Masyarakat agar Mewaspadai Hoaks di Tahun Politik
Hoaks diprediksi akan kembali merajalela pada tahun politik menjelang Pemilu 2024. Di sisi lain, strategi perang melawan hoaks entah kapan ujungnya.
Penulis Iman Herdiana31 Agustus 2022
BandungBergerak.id - Hoaks, fitnah, dan hasutan diprediksi akan kembali merajalela pada tahun politik menjelang Pemilu 2024. Masyarakat Antifitnah Indonesia (Mafindo) pun mengingatkan agar mewaspadainya. Di sisi lain, strategi perang melawan hoaks entah kapan ujungnya. Belum selesai hoaks lama, sudah diproduksi hoaks baru.
Seperti diketahui, Pemilu 2014 dan Pemilu 2019 diwarnai polarisasi politik yang keras, diikuti dengan munculnya hoaks. Bahkan, ketika pemilu sudah usai, masih muncul residu-residu dari Pemilu 2014 dan 2019 yang belum kelar hingga kini.
“[Polarisasi itu membuat] Masyarakat seperti terbelah,” ujar Septiaji Eko Nugroho, yang terpilih kembali sebagai Ketua Presidium Mafindo periode 2022-2025, dalam Silaturahmi Nasional (Silatnas) II Mafindo di Pakem, Sleman, DIY, Jumat-Minggu (26-28/8/2022).

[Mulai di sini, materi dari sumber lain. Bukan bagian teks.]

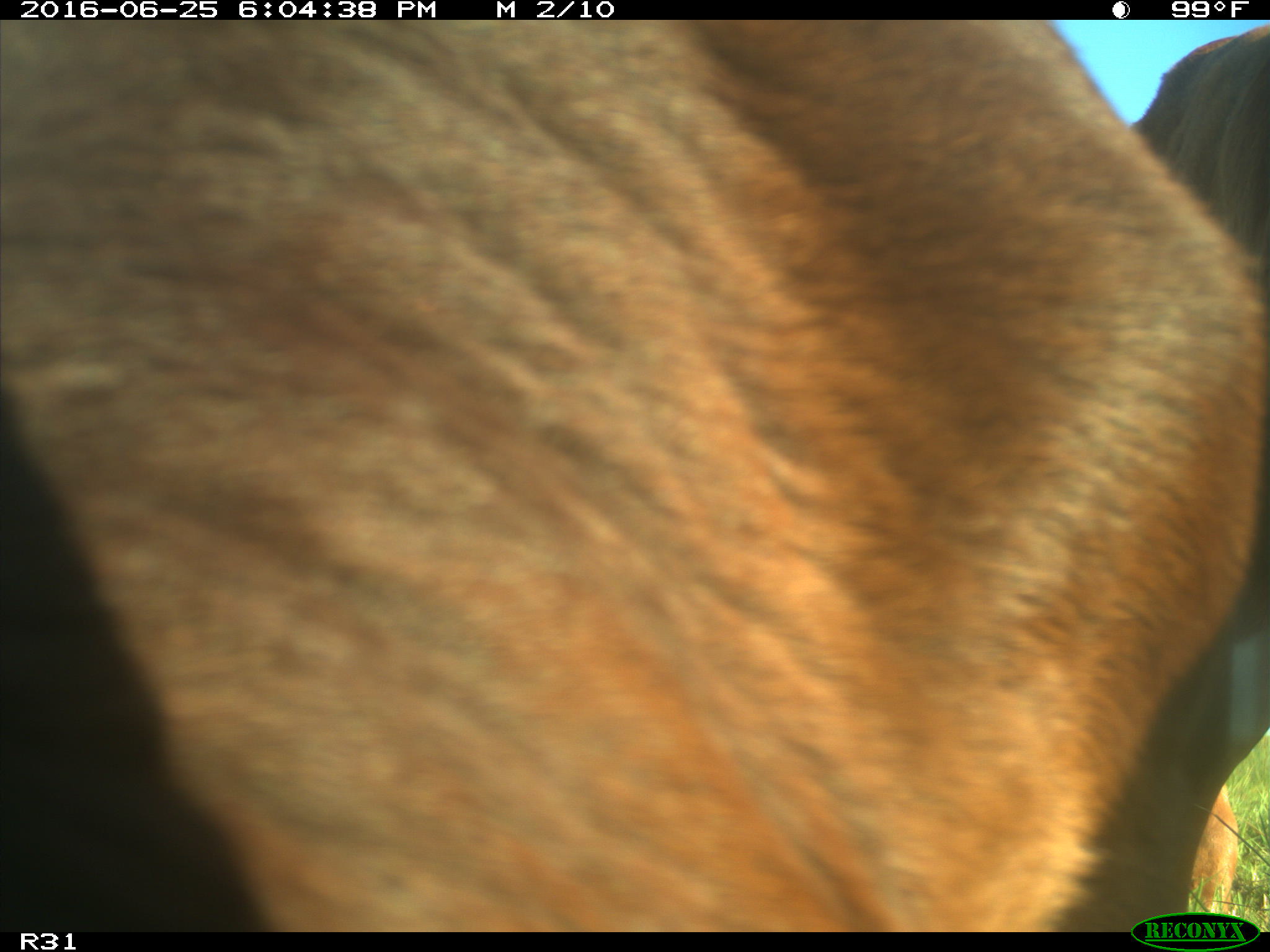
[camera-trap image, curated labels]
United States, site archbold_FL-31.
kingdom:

Pada Pemilu 2014, Mafindo belum berdiri [Mafindo berdiri pada 2016]. Namun, kata Septiaji, saat itu hoaks sudah merebak. Hoaks dijadikan senjata konflik, dimunculkan dalam bentuk informasi dan atau kampanye hitam yang penuh permusuhan dengan niat untuk mengelabui dan memperkecil kemungkinan lawan untuk menang.
Pada Pemilu 2019, menjelang pencoblosan hingga sesudahnya, Mafindo melihat hoaks, fitnah, dan hasut makin intensif muncul baik di media perpesanan hingga media sosial.

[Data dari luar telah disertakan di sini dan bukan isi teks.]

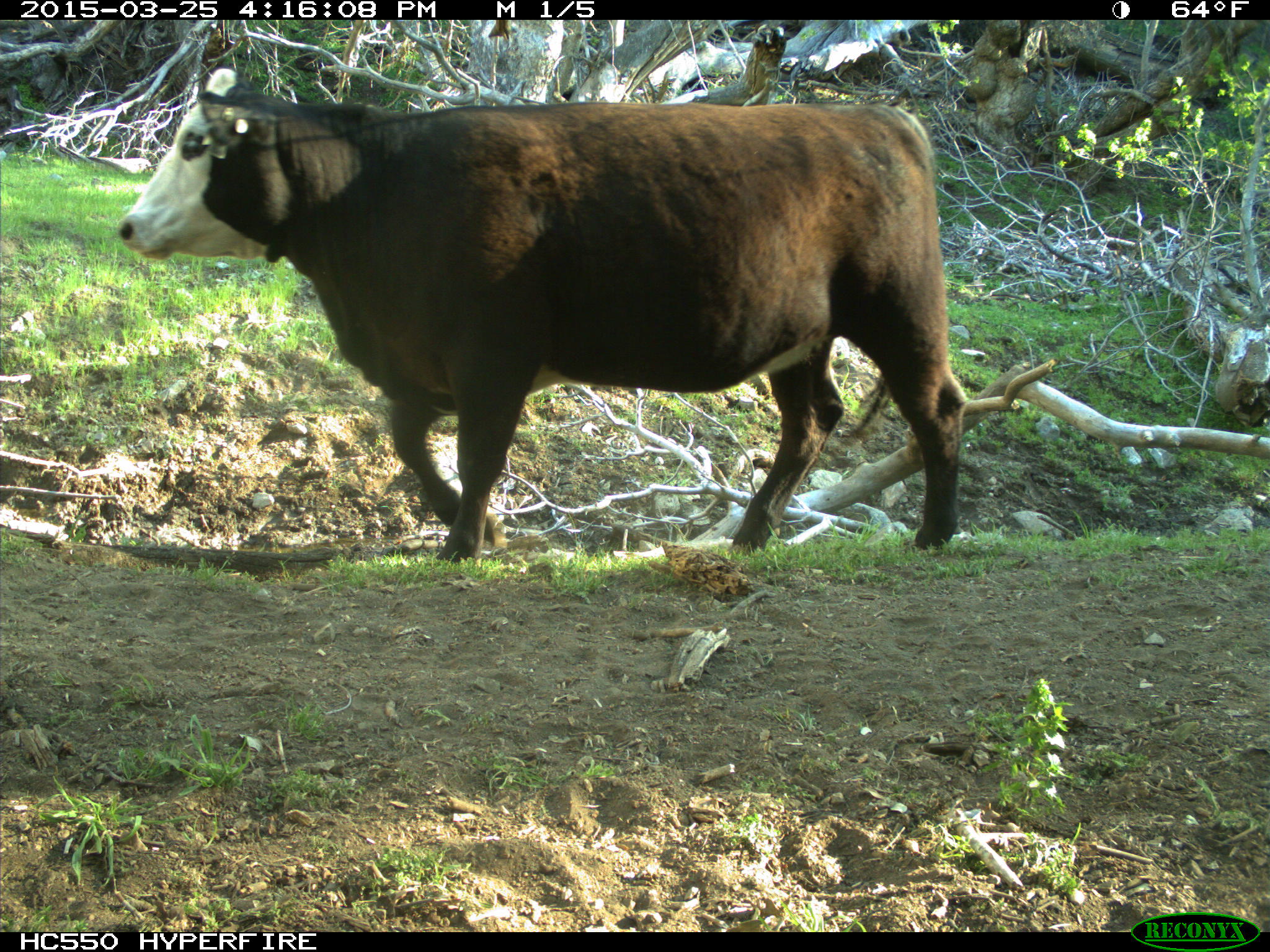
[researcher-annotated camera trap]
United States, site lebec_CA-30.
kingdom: Animalia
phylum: Chordata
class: Mammalia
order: Artiodactyla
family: Bovidae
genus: Bos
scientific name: Bos taurus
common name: domestic cow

Tahun 2018, jumlah hoak yang terpantau Mafindo selama setahun sebanyak 997 kasus, jumlah ini naik menjadi 1.221 kasus pada 2019 di mana dalam sehari ada 3-4 hoaks; dengan jenis hoaks yang didominasi isu politik (52 persen), agama (8,4 persen), kesehatan (7 persen), kriminalitas (5,8 persen), dan bencana (2 persen).

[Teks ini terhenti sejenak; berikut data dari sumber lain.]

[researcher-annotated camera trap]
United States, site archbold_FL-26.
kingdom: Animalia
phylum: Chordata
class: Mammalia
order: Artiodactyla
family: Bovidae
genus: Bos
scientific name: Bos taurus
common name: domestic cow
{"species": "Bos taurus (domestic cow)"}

Mafindo menilai munculnya hoaks terutama pada tahun politik berpotensi memecah belah masyarakat. Karena informasi palsu atau menyesatkan, masyarakat terbelah secara politik. Hal ini sangat berbahaya.
Secara umum, hoaks pada tahun politik ini akan menyebabkan: kredibilitas dan integritas penyelenggara pemilu menurun, kualitas pemilu menurun karena diwarnai hoaks dan fitnah, merusak rasionalitas pemilih, hoaks dan fitnah memengaruhi warga dalam menentukan pilihan.
Dampak lainnya, menimbulkan konflik sosial karena hoaks meningkatkan eskalasi ujaran kebencian, provokasi, agitasi, dan propaganda, doxing, dan persekusi.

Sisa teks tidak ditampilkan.